(Records from a collection)
_____

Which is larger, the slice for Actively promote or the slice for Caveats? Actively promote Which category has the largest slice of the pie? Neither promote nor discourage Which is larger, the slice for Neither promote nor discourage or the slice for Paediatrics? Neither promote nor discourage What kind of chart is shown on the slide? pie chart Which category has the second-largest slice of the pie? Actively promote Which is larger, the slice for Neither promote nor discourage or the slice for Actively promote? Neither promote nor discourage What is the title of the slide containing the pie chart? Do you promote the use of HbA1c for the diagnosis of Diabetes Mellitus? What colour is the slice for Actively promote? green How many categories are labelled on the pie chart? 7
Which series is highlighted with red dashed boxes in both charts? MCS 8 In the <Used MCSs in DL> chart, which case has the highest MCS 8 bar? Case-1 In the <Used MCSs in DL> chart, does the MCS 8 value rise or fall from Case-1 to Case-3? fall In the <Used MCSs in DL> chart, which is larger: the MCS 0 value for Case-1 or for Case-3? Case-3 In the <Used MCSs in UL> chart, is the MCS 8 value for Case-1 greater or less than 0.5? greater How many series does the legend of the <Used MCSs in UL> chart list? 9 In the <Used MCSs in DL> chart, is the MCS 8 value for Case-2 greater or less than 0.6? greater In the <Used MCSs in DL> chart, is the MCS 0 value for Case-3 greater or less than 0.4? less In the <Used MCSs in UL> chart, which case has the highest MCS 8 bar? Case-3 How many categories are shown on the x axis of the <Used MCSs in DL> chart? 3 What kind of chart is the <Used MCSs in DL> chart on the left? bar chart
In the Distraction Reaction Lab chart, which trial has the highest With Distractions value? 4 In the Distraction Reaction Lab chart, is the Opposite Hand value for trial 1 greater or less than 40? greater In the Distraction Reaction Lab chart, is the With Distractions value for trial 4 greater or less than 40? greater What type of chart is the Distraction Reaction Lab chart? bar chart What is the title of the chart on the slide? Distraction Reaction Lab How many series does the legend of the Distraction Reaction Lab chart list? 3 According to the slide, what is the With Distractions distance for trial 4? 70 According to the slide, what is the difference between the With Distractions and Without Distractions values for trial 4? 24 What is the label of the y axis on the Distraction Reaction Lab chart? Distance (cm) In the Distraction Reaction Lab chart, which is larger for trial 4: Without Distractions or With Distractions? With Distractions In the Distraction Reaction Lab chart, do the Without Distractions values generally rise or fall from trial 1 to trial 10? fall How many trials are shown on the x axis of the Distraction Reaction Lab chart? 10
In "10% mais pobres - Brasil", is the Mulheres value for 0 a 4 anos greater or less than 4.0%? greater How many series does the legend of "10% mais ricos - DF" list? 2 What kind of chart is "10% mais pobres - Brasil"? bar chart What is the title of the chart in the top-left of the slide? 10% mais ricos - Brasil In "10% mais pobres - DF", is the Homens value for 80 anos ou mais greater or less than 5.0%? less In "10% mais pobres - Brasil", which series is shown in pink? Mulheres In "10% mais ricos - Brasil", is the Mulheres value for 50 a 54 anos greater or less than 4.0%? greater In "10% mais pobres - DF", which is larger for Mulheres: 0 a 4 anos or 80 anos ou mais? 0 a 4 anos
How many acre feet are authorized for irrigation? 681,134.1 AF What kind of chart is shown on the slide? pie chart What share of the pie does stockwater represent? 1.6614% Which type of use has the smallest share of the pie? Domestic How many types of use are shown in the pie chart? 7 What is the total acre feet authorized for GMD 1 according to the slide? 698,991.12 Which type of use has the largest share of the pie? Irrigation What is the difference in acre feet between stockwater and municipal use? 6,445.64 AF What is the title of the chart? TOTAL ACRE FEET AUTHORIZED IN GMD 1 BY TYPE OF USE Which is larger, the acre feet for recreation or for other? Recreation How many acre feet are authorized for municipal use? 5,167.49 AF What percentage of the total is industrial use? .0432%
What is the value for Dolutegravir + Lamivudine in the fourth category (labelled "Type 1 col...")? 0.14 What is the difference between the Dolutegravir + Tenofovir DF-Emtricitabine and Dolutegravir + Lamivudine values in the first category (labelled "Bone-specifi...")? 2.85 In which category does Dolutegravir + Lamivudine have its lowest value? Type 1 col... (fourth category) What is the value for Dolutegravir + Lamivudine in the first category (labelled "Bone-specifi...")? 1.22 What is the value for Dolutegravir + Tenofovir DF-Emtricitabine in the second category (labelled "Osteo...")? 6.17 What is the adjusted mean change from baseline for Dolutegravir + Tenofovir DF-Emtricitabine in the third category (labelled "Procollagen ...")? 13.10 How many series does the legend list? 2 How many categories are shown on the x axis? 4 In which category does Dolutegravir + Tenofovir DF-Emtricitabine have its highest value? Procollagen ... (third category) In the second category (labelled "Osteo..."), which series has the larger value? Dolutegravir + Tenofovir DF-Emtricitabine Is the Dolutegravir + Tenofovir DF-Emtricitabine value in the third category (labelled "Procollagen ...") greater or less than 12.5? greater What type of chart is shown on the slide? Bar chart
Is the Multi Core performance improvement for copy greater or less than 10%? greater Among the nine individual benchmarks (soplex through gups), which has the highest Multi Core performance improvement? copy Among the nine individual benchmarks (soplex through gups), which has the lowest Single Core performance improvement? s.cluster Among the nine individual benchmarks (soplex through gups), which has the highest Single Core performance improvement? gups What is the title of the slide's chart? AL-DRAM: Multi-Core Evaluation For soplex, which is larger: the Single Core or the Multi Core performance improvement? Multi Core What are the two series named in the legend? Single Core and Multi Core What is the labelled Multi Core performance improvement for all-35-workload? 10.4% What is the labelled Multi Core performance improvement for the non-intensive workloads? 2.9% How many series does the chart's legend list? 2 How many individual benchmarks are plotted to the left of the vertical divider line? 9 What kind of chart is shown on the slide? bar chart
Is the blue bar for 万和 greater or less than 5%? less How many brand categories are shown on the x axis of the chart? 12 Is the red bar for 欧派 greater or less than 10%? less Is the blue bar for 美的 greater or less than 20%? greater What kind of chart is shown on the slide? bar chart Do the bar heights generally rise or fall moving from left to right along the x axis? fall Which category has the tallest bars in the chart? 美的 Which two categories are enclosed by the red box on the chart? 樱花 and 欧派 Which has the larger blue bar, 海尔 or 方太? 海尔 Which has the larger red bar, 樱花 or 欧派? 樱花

_____

Gather each line above that contains the word "third", and copy every one of them in full.

What is the value for Dolutegravir + Lamivudine in the fourth category (labelled "Type 1 col...")? 0.14 What is the difference between the Dolutegravir + Tenofovir DF-Emtricitabine and Dolutegravir + Lamivudine values in the first category (labelled "Bone-specifi...")? 2.85 In which category does Dolutegravir + Lamivudine have its lowest value? Type 1 col... (fourth category) What is the value for Dolutegravir + Lamivudine in the first category (labelled "Bone-specifi...")? 1.22 What is the value for Dolutegravir + Tenofovir DF-Emtricitabine in the second category (labelled "Osteo...")? 6.17 What is the adjusted mean change from baseline for Dolutegravir + Tenofovir DF-Emtricitabine in the third category (labelled "Procollagen ...")? 13.10 How many series does the legend list? 2 How many categories are shown on the x axis? 4 In which category does Dolutegravir + Tenofovir DF-Emtricitabine have its highest value? Procollagen ... (third category) In the second category (labelled "Osteo..."), which series has the larger value? Dolutegravir + Tenofovir DF-Emtricitabine Is the Dolutegravir + Tenofovir DF-Emtricitabine value in the third category (labelled "Procollagen ...") greater or less than 12.5? greater What type of chart is shown on the slide? Bar chart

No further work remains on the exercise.